> WHAT TO PRODUCE:
Transcribe the passage of the article on the UN climate summit starting at "Days after millions" and ending at "her voice quivering.".
==== READING PASSAGE
Teenage climate change activist Greta Thunberg on Monday, September 23, 2019, opened the United Nations Climate Action Summit with an angry condemnation of world leaders for failing to take strong measures to combat climate change — “How dare you,” she said.
Days after millions of young people took to the streets worldwide to demand emergency action on climate change, leaders gathered for the annual United Nations General Assembly aiming to inject fresh momentum into stalling efforts to curb carbon emissions.
A visibly emotional Thunberg, 16, said in stern remarks at the opening of the summit that the generations that have polluted the most have burdened her and her generation with the extreme impacts of climate change.
“This is all wrong. I shouldn’t be up here. I should be back in school on the other side of the ocean yet you all come to us young people for hope. How dare you,” said the Swedish teenager, her voice quivering.
“You have stolen my dreams and my childhood with your empty words,” Thunberg said, adding that the plans that leaders will unveil will not be enough to respond to the rate of the planet’s warming.
Thunberg has galvanized a new wave of climate change activism through her weekly Fridays for Future school strikes, which she began with her weekly, solitary protests outside of the Swedish parliament.
UN Secretary-General Antonio Guterres had warned governments ahead of the event that they would have to offer action plans to qualify to speak at the summit, which is aimed at boosting the 2015 Paris Agreement to combat global warming.
In his opening remarks, he tried to capture the urgency of climate change and called out the fossil fuel industry.
“Nature is angry. And we fool ourselves if we think we can fool nature, because nature always strikes back, and around the world nature is striking back with fury,” Guterres said.
“There is a cost to everything. But the biggest cost is doing nothing. The biggest cost is subsidizing a dying fossil fuel industry, building more and more coal plants, and denying what is plain as day: that we are in a deep climate hole, and to get out we must first stop digging,” he said.
US President Donald Trump, a climate change denier who has undone every major US regulation aimed at combating climate change, made a brief appearance in the audience of the summit along with Vice President Mike Pence and Secretary of State Mike Pompeo. He did not give remarks but he listened to remarks by German Chancellor Angela Merkel and Indian Prime Minister Narendra Modi.
Former New York Mayor Michael Bloomberg, who serves as the UN special envoy on climate action, called out Trump’s stealth appearance before he spoke on Monday: “Hopefully our deliberations will be helpful to you as you formulate climate policy,” he said to audience laughter.
Merkel announced Germany would double its contribution to a UN fund to support less developed countries to combat climate change to €4 billion from €2 billion.
========
==== DATA SHOWN
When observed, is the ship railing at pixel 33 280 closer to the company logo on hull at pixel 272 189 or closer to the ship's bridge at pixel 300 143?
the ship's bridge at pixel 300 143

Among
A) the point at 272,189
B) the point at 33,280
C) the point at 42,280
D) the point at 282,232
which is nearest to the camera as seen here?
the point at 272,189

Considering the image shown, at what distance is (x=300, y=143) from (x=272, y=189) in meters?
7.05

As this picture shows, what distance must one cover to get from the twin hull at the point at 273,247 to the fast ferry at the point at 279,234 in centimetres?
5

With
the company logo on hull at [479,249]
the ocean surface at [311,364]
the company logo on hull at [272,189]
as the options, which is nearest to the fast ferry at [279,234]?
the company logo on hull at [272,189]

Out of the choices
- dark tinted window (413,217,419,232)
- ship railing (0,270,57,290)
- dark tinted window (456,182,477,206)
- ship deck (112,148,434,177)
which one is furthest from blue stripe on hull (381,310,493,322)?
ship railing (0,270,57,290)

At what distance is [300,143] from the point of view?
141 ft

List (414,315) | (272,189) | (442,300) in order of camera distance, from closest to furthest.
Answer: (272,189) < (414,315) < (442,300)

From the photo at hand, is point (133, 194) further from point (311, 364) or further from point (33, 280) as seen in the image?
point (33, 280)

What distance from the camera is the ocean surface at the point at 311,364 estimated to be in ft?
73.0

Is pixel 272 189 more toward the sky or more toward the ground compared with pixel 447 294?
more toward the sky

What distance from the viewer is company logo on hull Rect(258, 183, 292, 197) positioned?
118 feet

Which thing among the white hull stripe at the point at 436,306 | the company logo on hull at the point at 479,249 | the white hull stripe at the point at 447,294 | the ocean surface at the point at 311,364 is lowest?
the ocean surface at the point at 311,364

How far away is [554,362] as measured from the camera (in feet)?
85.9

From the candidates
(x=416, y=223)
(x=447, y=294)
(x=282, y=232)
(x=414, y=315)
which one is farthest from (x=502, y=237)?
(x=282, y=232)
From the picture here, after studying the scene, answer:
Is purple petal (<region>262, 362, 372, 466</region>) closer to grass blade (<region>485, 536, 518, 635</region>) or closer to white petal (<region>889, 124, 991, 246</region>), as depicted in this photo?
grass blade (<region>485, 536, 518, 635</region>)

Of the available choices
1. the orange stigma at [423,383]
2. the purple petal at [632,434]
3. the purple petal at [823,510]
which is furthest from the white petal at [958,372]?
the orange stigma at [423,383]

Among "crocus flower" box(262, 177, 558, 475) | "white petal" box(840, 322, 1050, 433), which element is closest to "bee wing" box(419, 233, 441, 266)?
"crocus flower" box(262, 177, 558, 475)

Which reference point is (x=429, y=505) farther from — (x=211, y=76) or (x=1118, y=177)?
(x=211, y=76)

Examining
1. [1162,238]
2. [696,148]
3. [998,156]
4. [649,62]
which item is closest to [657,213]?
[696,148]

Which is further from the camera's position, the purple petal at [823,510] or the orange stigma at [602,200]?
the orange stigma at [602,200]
========
> PROBLEM SOLUTION:
Days after millions of young people took to the streets worldwide to demand emergency action on climate change, leaders gathered for the annual United Nations General Assembly aiming to inject fresh momentum into stalling efforts to curb carbon emissions.
A visibly emotional Thunberg, 16, said in stern remarks at the opening of the summit that the generations that have polluted the most have burdened her and her generation with the extreme impacts of climate change.
“This is all wrong. I shouldn’t be up here. I should be back in school on the other side of the ocean yet you all come to us young people for hope. How dare you,” said the Swedish teenager, her voice quivering.